Trotz des Freispruchs bleibt der 64-Jährige in Haft. Bereits im Jahr 2024 wurde der Mann vor derselben Strafkammer wegen Nötigung, Freiheitsberaubung und sexuellem Missbrauch zweier Jungen aus der Nachbarschaft in fünf Fällen zu zweieinhalb Jahren Freiheitsstrafe verurteilt. Diese Taten ereigneten sich, als der Mann auf die Kinder aus der Nachbarschaft aufpassen sollte.

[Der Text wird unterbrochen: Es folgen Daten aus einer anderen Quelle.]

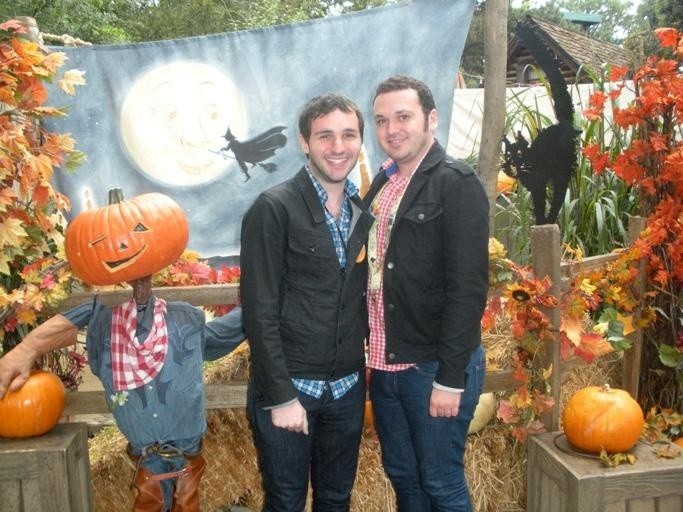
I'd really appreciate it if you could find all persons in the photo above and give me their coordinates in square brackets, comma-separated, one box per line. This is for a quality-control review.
[237, 94, 390, 511]
[217, 127, 255, 183]
[359, 77, 488, 512]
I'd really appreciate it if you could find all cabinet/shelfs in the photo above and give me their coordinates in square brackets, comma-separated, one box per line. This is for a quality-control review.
[524, 430, 682, 512]
[0, 423, 95, 512]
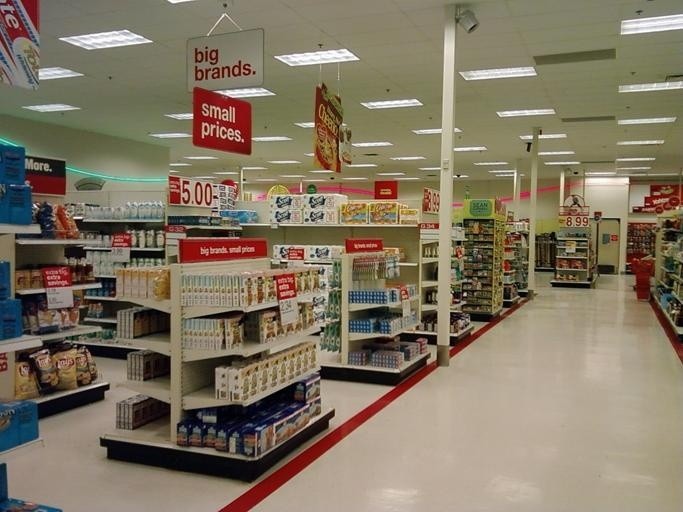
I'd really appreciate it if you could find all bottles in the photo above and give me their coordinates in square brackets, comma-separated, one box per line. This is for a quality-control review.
[126, 258, 166, 267]
[86, 279, 114, 296]
[68, 255, 95, 284]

Derzeit verbüßt er diese Haftstrafe weiter. Auch in diesem früheren Verfahren hatte der Angeklagte alle Vorwürfe bestritten.

Zweites Verfahren nach neuen Vorwürfen

Das aktuelle Verfahren kam zustande, weil der betroffene Junge im ersten Prozess im Jahr 2024 unerwartet von weiteren Sex-Straftaten des Mannes berichtet hatte, die damals gar nicht angeklagt waren. Da bestehende Anklagen während eines laufenden Prozesses nicht beliebig erweitert werden dürfen, erhob die Staatsanwaltschaft gegen den Röbeler eine separate neue Anklage.

Richterin Lieschke betonte, dass das Gericht auch in diesem zweiten Verfahren überzeugt sei, dass es da etwas gab. Allerdings ließen sich diese neuen Vorwürfe nicht so erhärten, dass sie für eine Verurteilung ausreichten. In solchen Fällen gilt der fundamentale Grundsatz: „Im Zweifel für den Angeklagten.“

Die komplexe rechtliche Situation verdeutlicht die Herausforderungen bei der Aufklärung von Missbrauchsfällen, insbesondere wenn Zeugenaussagen lückenhaft sind oder sich über verschiedene Verfahren erstrecken.